Der 50-Jährige nutzte das soziale Netzwerk, um seinem Unmut über den 3:2-Sieg der „Königlichen“ gegen Manchester City in der Champions League Luft zu machen. Bei seinem öffentlichen Angriff auf Mourinho nannte er den portugiesischen Cheftrainer immer wieder „Psychopath“.

Die Verantwortlichen des spanischen Meisters reagierten auf die Äußerungen und veröffentlichten ein offizielles Statement: „Real Madrid weist die Äußerungen des ehemaligen Viepräsidenten von Barcelona, Alfons Godall, gegen Jose Mourinho nach dem Spiel am Dienstag zwischen unserer Mannschaft und Manchester City aufs Schärfste zurück“, heißt es.

„Rechtsabteilung angewiesen, angemessene rechtliche Schritte einzuleiten“

„Real Madrid verurteilt diesen Angriff und wir haben unsere Rechtsabteilung angewiesen, angemessene rechtliche Schritte einzuleiten.

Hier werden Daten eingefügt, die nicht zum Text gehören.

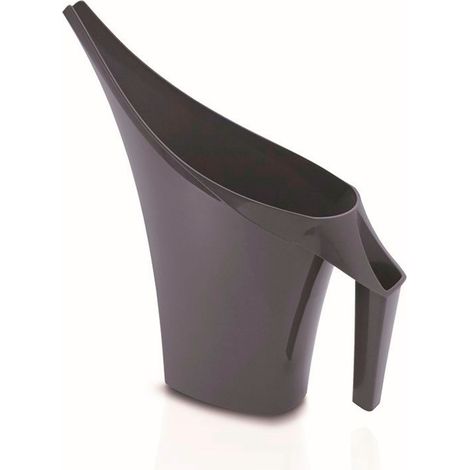 Jarra regadera coubi 2l., Dimensiones (mm) 313x118x306, Color Antracita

Real Madrid wird solche Drohungen nicht dulden und gegen die vorgehen, die die Ehre jener verletzen, die Teil des Klubs sind.“

Verärgerung über Siegtor gegen ManCity

Godall reagierte verärgert auf den enthusiastischen Jubel von Mourinho, der nach dem Siegtor von Cristiano Ronaldo am Dienstag auf den Knien rutschte: Der Trainer von Real Madrid kompensiere seine weniger erfolgreiche Spielerkarriere damit, dass er die Tore wie ein Spieler feiere.